Será sim. Mas apenas mudando a nomenclatura do delito, que agora é estupro. Na
mesma lógica segue em casos ocorridos anteriormente e somente investigados após
a vigência da nova redação legal.
Neste caso, há a aplicada do Princípio da Continuidade Normativo-Típica,
aplicado pelo Supremo Tribunal Federal (STF) em alguns casos concretos, como no
caso em que pediram habeas corpus por
entenderem que o crime de rapto inexiste e assim seria aplicado a abolitio criminis. A Corte entendeu que
as elementares do crime passou a caracterizar outro crime, o de sequestro ou cárcere
privado qualificado (art. 148, § 1º, V do Código Penal).
Vejamos a decisão que consta no informativo por completo:
A 2ª Turma indeferiu habeas
corpus impetrado em favor de condenado pela prática do crime de rapto (CP, art.
219). A defesa sustentava a ocorrência de abolitio criminis, em razão da
superveniência da Lei 11.106/2005, que revogou os artigos 219 a 222 do CP, e pleiteava
a conseqüente extinção da pretensão executória. Aduziu-se que, muito embora o referido dispositivo tenha sido revogado
com o advento da supracitada lei, a restrição da liberdade com finalidade
libidinosa teria passado a figurar — a partir da entrada em vigor desta
mesma norma — entre as possibilidades de qualificação dos crimes de
seqüestro ou cárcere privado (CP, art. 148, § 1º, V). Reputou-se que a
mera alteração da norma, portanto, não haveria de ser entendida como abolitio
criminis, por ter havido continuidade normativa acerca do tipo penal.
HC101035/RJ, rel. Min. Gilmar Mendes, 26.10.2010. (HC-101035) (informativo 606
- 2ª Turma)
Como se pode ver, o caso é similar. Embora o crime de atentado
violento ao pudor tenha sido revogado pela Lei 12.015/2009, o crime agora tem
outra denominação, o de estupro. Esta denominação nova ocorreu na própria lei,
sendo idêntico ao caso julgado pela Corte Máxima do país no exemplo
supracitado.
E não haverá benefícios para o suspeito, em caso de condenação,
pois o crime continua existindo e a pena e o regime continuam os mesmos. Aliás,
já eram as mesmas penas na vigência anterior a Lei 12.015/2009. Caso a pena do
crime vigente fosse menor que o da redação anterior do crime revogado, deveria
ser aplicada a pena menor, em respeito aos princípios norteadores do Direito na
aplicação na norma mais benéfica. No caso da pena maior com a redação nova,
aplicar-se-ia a menos gravosa também.
CONCLUSÃO
Quando há revogação de um tipo penal, mas as suas elementares que
tipificavam o crime passam ou continuam a fazer parte de outra tipificadora
criminal, não há abolitio criminis,
mas aplica-se o princípio da Continuidade Normativo-Típico aplicado em casos
concretos pelo STF.
Embora se fale em atentado violento ao pudor no caso em concreto,
devido os fatos terem ocorridos na vigência anterior a Lei 12.015/2009, hoje se
aplicaria normalmente como crime de estupro, não devendo persistir o equívoco
de que uma mera nomenclatura de um delito revogado possa gerar impunidade dos
fatos ocorridos e que ainda continuam sendo crime. Não é como no caso de adultério,
que deixou se ser crime e que os elementos que caracterizavam não permitem a
acusação por outro crime vigente no país.
REFERÊNCIAS
BRASIL. Descreto-Lei nº 2848,
de 7 de dezembro de 1940. Código de Processo Penal. Diário Oficial [da]

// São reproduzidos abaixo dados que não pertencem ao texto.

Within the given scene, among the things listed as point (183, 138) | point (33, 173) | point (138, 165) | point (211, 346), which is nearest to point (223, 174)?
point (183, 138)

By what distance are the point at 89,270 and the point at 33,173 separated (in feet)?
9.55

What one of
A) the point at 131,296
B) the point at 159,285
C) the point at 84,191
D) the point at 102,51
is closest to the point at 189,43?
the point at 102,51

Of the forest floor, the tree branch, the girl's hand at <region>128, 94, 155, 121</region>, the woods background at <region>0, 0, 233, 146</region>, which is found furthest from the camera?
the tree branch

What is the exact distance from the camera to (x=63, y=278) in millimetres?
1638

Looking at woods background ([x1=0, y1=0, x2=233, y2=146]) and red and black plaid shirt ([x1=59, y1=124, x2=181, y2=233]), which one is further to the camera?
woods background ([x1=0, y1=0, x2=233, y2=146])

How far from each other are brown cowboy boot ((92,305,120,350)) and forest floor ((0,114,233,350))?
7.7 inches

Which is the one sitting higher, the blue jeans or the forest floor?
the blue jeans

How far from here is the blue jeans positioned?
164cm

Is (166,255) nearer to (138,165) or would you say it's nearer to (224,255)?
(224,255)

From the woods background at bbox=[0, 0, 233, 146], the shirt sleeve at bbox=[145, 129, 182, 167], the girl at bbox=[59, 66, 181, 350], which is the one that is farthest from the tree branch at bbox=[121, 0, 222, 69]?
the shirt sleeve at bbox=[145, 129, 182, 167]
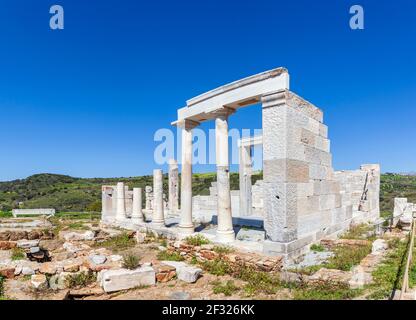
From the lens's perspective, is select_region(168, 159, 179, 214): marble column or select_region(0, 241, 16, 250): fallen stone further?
select_region(168, 159, 179, 214): marble column

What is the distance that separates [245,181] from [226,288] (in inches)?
541

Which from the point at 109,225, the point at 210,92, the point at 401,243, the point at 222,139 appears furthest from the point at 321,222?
the point at 109,225

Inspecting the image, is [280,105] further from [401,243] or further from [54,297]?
[54,297]

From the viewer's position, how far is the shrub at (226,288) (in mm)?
6316

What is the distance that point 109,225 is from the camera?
720 inches

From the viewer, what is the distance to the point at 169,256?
977cm

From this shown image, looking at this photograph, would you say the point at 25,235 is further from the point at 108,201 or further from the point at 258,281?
the point at 258,281

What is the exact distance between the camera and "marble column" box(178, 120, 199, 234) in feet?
37.7

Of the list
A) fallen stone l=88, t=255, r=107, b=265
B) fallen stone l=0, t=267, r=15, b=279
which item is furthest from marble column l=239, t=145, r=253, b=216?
fallen stone l=0, t=267, r=15, b=279

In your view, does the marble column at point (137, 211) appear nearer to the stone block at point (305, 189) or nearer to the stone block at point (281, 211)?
the stone block at point (281, 211)

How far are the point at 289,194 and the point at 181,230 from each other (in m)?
4.93

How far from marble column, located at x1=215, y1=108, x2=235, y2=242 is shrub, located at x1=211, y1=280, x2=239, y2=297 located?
9.58 feet

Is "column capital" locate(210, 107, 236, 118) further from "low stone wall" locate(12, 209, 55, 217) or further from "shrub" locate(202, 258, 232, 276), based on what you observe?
"low stone wall" locate(12, 209, 55, 217)

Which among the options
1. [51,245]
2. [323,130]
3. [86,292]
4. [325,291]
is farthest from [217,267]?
[51,245]
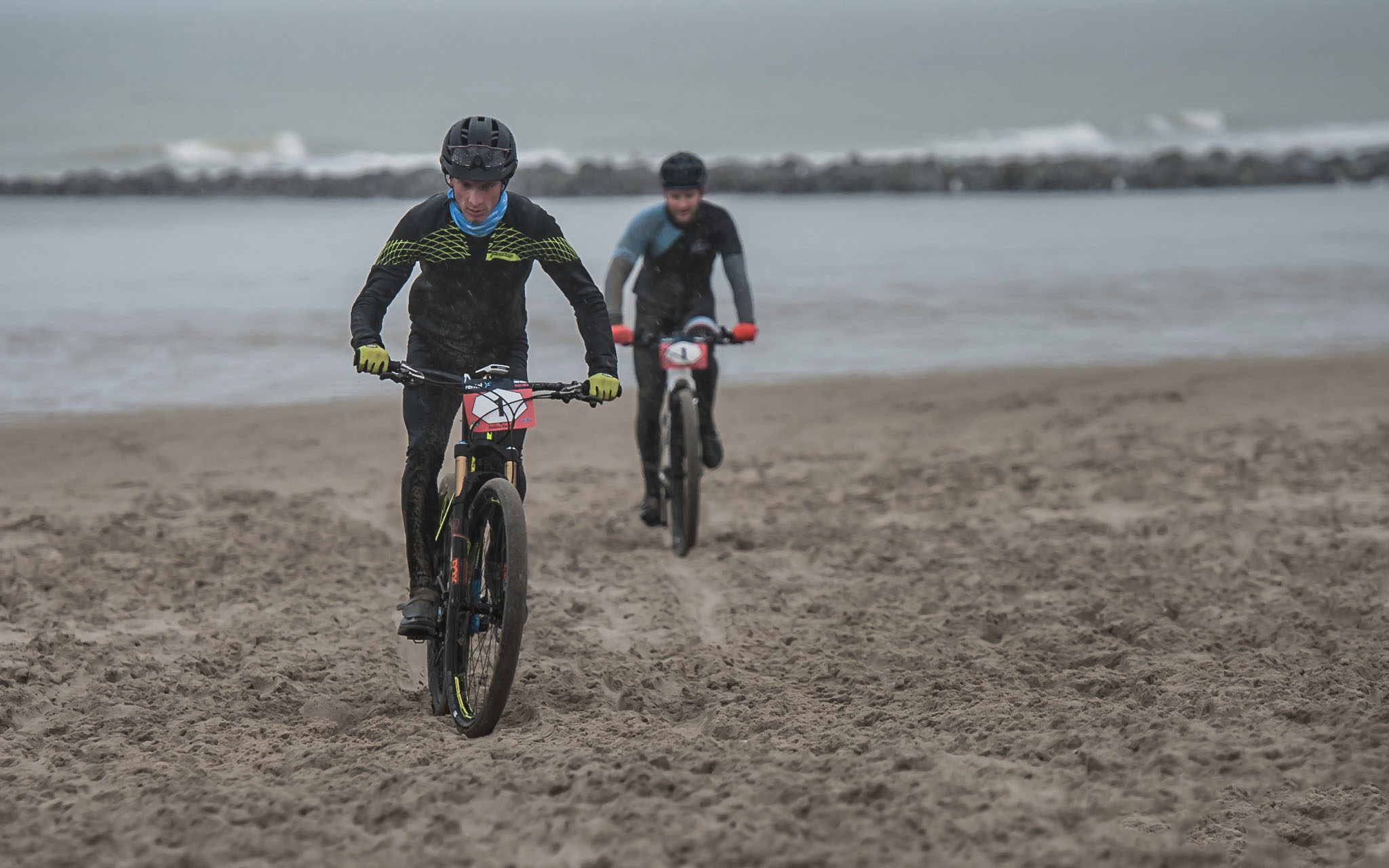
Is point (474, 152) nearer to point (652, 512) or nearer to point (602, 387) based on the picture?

República Federativa do Brasil. Brasília,
DF, 31 dez.. 1940. Disponível em: <http://www.planalto.gov.br/ccivil_03/decreto-lei/Del2848.htm>.
Acesso em: 29 set. 2011.
______. Supremo Tribunal
Federal. HC101035/RJ. Relator: Ministro Gilmar Mendes. Distrito
Federal, 25 a
29 out. 2010. Disponível em: <http://www.stf.jus.br//arquivo/informativo/documento/informativo606.htm
>. Acesso em: 29 set. 2011
NOTAPAJOS.COM. Filha denuncia pai, advogado, por abuso
sexual. [Rio de Janeiro]: G1/Globo/Notapajos, 2011. Disponível em <http://notapajos.globo.com/lernoticias.asp?id=44335¬icia=Filha%20denuncia%20pai,%20advogado,%20por%20abuso%20sexual>.
Acesso em: 29 set. 2011.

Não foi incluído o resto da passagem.